§ **REQUIREMENT**
Leave out the pictures, and reproduce exactly the lines from the line containing "What does the" through the final line of the entries.

§ **DATA PROVIDED**
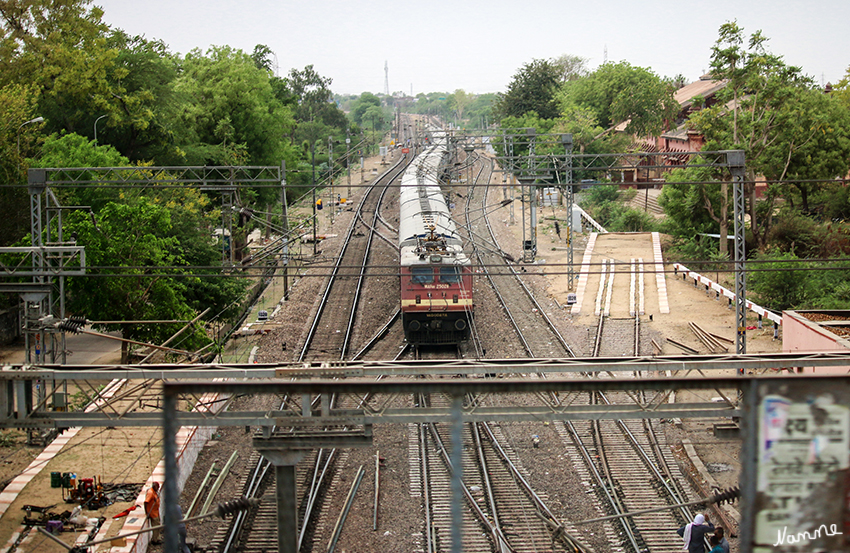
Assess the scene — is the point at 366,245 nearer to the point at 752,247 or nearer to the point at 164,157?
the point at 164,157

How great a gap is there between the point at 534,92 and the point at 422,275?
4743cm

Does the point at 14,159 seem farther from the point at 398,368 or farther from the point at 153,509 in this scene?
the point at 398,368

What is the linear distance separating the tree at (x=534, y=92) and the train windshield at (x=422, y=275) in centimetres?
4592

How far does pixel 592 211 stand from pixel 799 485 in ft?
139

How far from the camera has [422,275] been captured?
62.4 ft

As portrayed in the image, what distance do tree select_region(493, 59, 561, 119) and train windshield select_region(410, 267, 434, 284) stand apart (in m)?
45.9

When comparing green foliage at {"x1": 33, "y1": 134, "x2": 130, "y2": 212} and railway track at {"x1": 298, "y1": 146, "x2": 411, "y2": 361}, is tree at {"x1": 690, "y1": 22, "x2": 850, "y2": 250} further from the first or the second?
green foliage at {"x1": 33, "y1": 134, "x2": 130, "y2": 212}

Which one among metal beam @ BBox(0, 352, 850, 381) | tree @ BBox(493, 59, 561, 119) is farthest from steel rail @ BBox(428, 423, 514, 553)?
tree @ BBox(493, 59, 561, 119)

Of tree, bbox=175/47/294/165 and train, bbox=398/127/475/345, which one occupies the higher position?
tree, bbox=175/47/294/165

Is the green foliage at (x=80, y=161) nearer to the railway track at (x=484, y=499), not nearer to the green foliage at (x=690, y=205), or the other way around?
the railway track at (x=484, y=499)

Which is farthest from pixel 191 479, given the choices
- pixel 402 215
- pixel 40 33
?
pixel 40 33

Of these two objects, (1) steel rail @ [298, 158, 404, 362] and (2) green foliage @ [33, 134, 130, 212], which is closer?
(1) steel rail @ [298, 158, 404, 362]

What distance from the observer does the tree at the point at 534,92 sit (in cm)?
6284

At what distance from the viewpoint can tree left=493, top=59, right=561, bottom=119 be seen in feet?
206
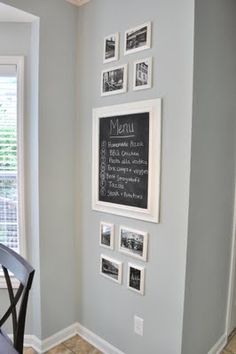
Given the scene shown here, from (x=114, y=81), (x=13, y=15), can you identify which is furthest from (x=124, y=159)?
(x=13, y=15)

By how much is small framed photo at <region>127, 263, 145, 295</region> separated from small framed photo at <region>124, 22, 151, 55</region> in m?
1.39

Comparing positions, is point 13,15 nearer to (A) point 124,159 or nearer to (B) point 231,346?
(A) point 124,159

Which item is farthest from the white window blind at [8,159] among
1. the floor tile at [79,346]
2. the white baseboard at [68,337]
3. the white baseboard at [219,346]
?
the white baseboard at [219,346]

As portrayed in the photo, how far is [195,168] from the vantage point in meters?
→ 1.49

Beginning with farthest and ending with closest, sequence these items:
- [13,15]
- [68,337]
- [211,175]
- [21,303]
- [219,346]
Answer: [68,337] → [219,346] → [13,15] → [211,175] → [21,303]

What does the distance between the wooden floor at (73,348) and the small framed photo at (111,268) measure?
0.60 metres

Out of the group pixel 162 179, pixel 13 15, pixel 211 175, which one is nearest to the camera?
pixel 162 179

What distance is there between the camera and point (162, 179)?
1.55 meters

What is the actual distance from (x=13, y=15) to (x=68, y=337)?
244 cm

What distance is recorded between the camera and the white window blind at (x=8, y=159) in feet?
6.42

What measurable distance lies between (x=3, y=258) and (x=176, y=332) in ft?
3.52

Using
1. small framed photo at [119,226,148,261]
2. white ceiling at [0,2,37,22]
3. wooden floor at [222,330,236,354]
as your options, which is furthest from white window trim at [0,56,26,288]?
wooden floor at [222,330,236,354]

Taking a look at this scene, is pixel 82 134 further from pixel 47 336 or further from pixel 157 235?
pixel 47 336

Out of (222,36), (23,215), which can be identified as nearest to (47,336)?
(23,215)
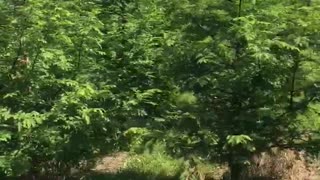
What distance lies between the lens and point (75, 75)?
29.3 ft

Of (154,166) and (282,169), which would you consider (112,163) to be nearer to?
(154,166)

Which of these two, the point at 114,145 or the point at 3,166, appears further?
the point at 114,145

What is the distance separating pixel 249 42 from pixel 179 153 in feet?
6.71

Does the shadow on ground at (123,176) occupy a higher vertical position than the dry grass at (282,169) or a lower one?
lower

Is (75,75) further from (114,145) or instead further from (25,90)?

§ **THE RESULT**
What does the distance between the wooden floor at (73,348) and the small framed photo at (111,268) measure?
0.60 metres

Out of the group pixel 162 179, pixel 13 15, pixel 211 175, which one is nearest to the camera?
pixel 162 179

What distance is there between the camera and point (162, 179)?
1.55 meters

What is the actual distance from (x=13, y=15) to (x=68, y=337)?
244 cm

What distance is recorded between the camera and the white window blind at (x=8, y=159) in feet?
6.42

What measurable distance lies between (x=3, y=258) and (x=176, y=332) in ft?
3.52

Using
1. small framed photo at [119,226,148,261]
2. white ceiling at [0,2,37,22]
3. wooden floor at [222,330,236,354]
as your options, which is furthest from white window trim at [0,56,26,288]?
wooden floor at [222,330,236,354]

Taking a look at this scene, is pixel 82 134 further from pixel 47 336 or further from pixel 157 235?
pixel 47 336

Out of (222,36), (23,215), which can be identified as nearest to (47,336)?
(23,215)
What distance lies between the lens and point (75, 75)?
29.3 ft

Of (154,166) and (282,169), which would you consider (112,163) to be nearer to?
(154,166)

Which of these two, the point at 114,145 or the point at 3,166, appears further?
the point at 114,145

What is the distance separating pixel 249 42 from pixel 179 153 in feet?
6.71

Does the shadow on ground at (123,176) occupy a higher vertical position than the dry grass at (282,169) or a lower one?
lower

Is (75,75) further from (114,145) or instead further from (25,90)?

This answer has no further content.